What you have to do:
Extract every line starting at the line that contains "Judging by this" and ending with the final line of the data, inclusive; give only those lines, word for word.

◇ ◇ ◇ ◇

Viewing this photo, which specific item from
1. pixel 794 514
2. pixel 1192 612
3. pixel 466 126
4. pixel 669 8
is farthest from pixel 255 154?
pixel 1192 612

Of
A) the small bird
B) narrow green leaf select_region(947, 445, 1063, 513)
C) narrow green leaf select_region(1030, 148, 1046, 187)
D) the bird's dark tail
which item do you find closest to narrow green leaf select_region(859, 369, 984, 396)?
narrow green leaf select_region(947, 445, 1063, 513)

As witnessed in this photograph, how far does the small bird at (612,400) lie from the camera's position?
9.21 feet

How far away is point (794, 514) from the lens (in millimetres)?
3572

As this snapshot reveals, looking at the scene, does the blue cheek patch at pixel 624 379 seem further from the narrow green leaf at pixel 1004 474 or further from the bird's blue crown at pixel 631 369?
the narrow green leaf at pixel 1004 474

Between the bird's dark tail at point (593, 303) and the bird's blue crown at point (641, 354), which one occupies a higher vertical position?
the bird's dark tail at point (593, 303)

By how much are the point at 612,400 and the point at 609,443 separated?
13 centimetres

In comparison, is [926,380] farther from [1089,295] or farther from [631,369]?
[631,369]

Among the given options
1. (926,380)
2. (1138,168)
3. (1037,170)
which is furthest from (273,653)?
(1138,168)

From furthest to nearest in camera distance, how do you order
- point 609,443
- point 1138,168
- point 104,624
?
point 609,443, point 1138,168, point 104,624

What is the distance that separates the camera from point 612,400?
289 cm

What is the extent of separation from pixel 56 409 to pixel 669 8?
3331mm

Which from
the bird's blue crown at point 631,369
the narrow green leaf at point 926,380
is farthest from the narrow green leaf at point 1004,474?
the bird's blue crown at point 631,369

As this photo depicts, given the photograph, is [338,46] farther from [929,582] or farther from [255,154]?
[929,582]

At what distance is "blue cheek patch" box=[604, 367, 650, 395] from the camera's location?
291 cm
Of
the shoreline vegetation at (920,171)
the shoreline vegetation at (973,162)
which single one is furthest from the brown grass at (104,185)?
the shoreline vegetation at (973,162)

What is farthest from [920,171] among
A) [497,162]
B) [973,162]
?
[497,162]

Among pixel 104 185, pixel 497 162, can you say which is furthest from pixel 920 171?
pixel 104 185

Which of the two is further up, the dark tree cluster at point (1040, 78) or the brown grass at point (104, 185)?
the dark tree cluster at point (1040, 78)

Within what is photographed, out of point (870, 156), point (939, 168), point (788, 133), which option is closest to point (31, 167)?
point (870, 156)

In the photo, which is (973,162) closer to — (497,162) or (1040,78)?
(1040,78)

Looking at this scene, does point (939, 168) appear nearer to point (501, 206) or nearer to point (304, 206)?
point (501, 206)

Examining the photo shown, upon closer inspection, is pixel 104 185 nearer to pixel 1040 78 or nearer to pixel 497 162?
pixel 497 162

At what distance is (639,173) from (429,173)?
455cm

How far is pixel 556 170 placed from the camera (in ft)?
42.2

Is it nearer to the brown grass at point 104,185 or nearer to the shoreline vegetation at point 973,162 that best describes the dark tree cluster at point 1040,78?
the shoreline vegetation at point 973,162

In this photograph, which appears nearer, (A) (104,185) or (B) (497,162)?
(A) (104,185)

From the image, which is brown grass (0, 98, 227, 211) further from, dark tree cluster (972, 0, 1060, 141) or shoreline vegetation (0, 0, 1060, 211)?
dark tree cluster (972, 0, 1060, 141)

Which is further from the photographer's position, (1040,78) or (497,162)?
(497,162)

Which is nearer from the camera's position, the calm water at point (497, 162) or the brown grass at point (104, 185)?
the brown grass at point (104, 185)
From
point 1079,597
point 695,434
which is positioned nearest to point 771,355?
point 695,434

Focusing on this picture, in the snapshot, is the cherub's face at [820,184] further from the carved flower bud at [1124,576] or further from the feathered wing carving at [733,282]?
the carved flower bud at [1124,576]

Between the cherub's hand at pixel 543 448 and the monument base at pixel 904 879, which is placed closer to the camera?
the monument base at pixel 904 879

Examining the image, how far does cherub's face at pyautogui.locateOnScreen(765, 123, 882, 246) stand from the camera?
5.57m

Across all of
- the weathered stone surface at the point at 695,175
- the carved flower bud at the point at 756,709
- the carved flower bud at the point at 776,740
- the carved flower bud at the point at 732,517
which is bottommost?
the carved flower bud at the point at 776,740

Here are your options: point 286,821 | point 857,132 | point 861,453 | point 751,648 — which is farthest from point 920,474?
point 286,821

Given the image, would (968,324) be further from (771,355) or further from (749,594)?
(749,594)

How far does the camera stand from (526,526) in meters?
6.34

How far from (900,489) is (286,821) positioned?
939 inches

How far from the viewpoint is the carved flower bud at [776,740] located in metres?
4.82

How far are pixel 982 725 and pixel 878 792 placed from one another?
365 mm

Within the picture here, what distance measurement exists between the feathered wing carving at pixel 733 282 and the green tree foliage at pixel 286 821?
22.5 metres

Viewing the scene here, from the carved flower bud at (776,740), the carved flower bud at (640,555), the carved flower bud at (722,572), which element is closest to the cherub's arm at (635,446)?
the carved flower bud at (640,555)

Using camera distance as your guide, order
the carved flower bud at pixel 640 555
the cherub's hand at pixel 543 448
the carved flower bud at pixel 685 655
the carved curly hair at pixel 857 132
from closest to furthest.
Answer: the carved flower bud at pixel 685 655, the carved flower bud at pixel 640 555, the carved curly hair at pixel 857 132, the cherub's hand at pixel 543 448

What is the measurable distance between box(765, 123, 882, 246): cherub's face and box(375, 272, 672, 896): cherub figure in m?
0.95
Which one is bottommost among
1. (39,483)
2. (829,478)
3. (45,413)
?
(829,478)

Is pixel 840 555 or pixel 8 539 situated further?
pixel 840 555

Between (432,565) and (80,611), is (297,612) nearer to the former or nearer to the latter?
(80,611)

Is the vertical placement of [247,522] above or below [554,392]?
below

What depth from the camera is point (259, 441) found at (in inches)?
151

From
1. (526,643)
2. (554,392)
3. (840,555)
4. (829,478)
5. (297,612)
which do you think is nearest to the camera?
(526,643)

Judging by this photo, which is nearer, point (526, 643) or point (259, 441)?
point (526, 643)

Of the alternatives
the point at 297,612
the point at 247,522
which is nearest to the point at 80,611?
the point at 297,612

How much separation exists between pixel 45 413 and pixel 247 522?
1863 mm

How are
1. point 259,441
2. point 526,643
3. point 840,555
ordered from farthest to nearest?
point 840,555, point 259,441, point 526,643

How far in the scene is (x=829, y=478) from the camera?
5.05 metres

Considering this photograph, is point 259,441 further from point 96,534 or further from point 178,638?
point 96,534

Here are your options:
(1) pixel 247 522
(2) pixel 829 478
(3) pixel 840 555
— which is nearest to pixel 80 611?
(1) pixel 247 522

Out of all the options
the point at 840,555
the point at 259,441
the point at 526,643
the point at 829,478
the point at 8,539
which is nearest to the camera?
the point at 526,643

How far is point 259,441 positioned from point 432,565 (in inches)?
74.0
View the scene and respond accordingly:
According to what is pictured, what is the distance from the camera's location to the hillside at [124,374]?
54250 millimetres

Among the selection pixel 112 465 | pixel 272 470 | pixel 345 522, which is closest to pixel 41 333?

◇ ◇ ◇ ◇

Task response:
Judging by this photo, which is nearer, point (526, 643) or point (259, 441)?
point (526, 643)

Of the alternatives
the point at 297,612
the point at 247,522
which is nearest to the point at 80,611?
the point at 297,612

How much separation exists between pixel 45 413 and pixel 247 522?
1863 mm

How are
1. point 259,441
2. point 526,643
3. point 840,555
ordered from farthest to nearest?
point 840,555, point 259,441, point 526,643

How far in the scene is (x=829, y=478) from the camera?
5.05 metres

Considering this photograph, is point 259,441 further from point 96,534 or further from point 178,638?
point 96,534

Here are your options:
(1) pixel 247 522
(2) pixel 829 478
(3) pixel 840 555
— which is nearest to pixel 80 611?
(1) pixel 247 522

Out of all the options
the point at 840,555
the point at 259,441
the point at 526,643
the point at 829,478
the point at 8,539
which is nearest to the camera?
the point at 526,643

How far is point 259,441 positioned from point 432,565 (in inches)?
74.0
View the scene and respond accordingly:
According to what is pictured, what is the distance from the camera's location to the hillside at [124,374]?
54250 millimetres

Among the selection pixel 112 465 | pixel 272 470 | pixel 345 522, which is closest to pixel 41 333?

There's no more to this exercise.